> [Data for this exercise]:
---

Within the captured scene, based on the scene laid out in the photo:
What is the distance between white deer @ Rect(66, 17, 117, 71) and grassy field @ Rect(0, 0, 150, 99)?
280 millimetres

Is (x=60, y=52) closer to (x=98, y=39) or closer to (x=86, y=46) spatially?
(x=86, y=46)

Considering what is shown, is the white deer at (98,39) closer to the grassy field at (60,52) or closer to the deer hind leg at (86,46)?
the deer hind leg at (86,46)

---

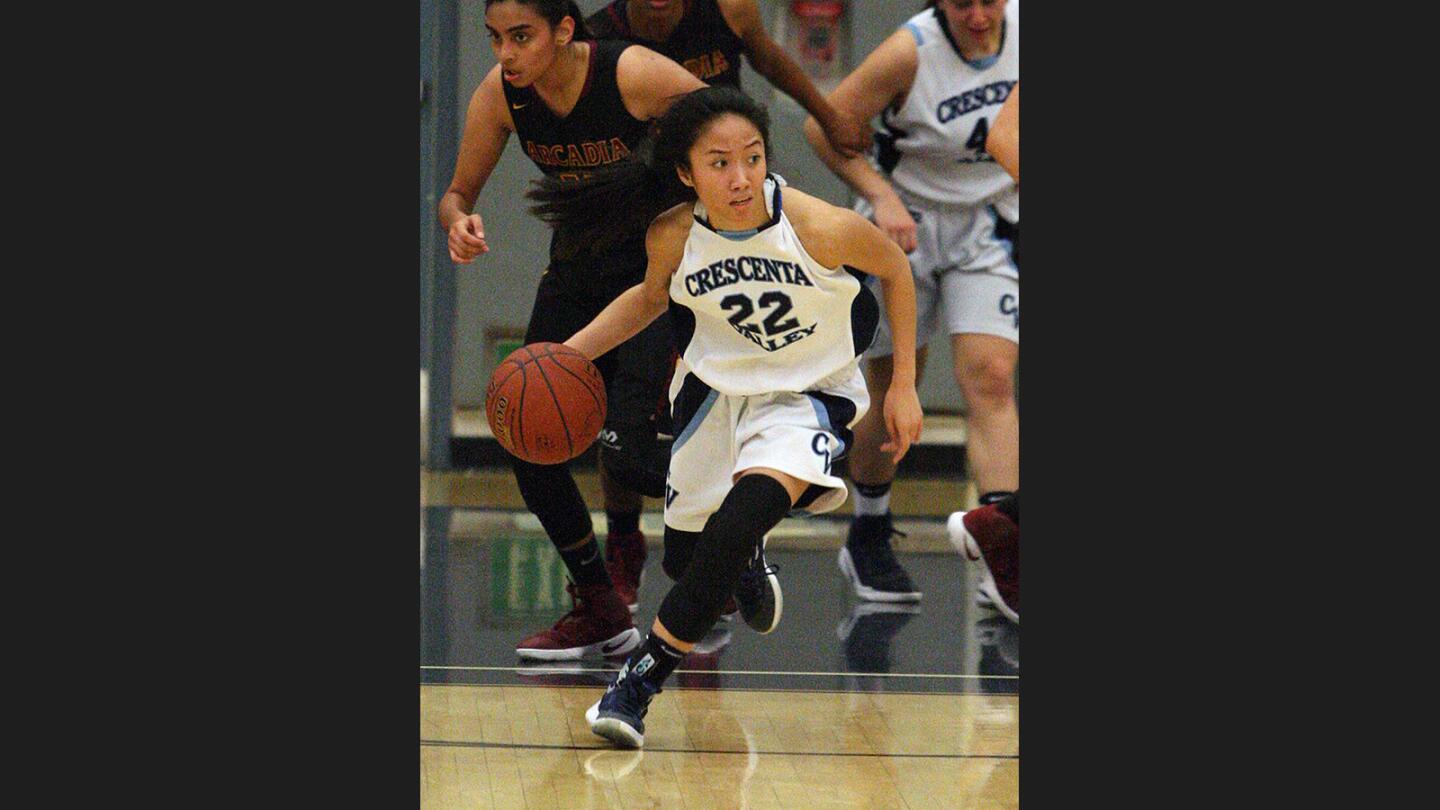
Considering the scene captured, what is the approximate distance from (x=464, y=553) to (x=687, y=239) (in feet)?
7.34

---

Please identify every line in the items above that contains the word "field", treating uppercase and lowercase as different, and copy each of those lines in full.

> [The result]:
What is the distance between white deer @ Rect(66, 17, 117, 71) and grassy field @ Rect(0, 0, 150, 99)?
Considering what is shown, is the white deer at (98,39) closer to the grassy field at (60,52) or closer to the deer hind leg at (86,46)?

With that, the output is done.